Jo Swinson launches Lib Dem campaign to deliver equal pay in the workplace

jo swinson Alex Folkes/Fishnik PhotographyIn an email to party members, Jo Swinson, Lib Dem Minister for Consumer Affairs & Equalities, has launched a new campaign to deliver equal pay in the workplace:

Shockingly, in 2012 women were paid nearly 20% less than their male colleagues. It is an unacceptable difference and one the Liberal Democrats are determined to tackle.

Today [Friday] we’re announcing plans to require large companies to publish the difference in pay between male and female workers. This will create pressure from staff and customers to close any pay gap and deliver real equality in the workplace.

Unequal pay is a concern for both women and men. The principle of equality is one our party holds dear, and in practice women earning less reduces household budgets up and down the country. Over a lifetime the lost earnings can be tens of thousands of pounds.

So, I do hope you will add your name to our campaign to deliver equal pay in the workplace.

The pay gap has several causes.

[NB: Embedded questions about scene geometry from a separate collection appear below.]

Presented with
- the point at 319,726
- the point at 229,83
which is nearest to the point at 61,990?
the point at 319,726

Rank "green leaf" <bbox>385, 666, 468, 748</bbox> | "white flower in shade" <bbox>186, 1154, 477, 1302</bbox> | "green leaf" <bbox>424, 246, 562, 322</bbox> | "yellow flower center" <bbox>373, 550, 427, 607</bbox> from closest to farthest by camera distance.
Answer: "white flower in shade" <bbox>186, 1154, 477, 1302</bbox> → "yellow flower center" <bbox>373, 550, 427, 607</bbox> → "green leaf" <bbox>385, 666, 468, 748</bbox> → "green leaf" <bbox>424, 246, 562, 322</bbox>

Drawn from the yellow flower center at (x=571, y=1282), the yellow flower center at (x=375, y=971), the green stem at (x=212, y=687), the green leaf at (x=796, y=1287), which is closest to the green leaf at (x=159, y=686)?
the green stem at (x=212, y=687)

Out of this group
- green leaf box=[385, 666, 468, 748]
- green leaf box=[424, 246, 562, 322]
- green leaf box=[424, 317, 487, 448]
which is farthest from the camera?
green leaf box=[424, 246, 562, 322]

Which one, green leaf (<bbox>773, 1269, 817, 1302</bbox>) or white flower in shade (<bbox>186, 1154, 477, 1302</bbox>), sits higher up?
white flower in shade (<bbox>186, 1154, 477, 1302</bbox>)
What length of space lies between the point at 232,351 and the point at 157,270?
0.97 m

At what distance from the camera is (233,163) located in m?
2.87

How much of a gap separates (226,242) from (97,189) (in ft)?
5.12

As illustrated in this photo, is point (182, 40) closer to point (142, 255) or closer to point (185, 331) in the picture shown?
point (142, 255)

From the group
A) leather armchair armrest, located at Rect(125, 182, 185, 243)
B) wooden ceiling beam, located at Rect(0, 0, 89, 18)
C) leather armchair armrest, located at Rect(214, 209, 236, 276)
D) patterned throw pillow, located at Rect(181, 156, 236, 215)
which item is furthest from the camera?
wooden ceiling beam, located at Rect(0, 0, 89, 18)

In Government we are working to encourage wider career choices for young women so that they are not concentrated in lower paid roles and sectors of our economy. Our radical shake up of the workplace is aimed at ensuring flexible working is seen as the norm. It means that parents can share leave after a baby is born and will help deal with the element of the pay gap attributed to women having more time out of the labour market.

But part of the answer is about employers taking responsibility for their pay policies, and analysing any gaps that exist. Making large companies with over 250 employees publish the average pay of their male and female staff will create transparency about the gender pay gap. Women should be given the same opportunities and be properly rewarded for their work – it’s as simple as that.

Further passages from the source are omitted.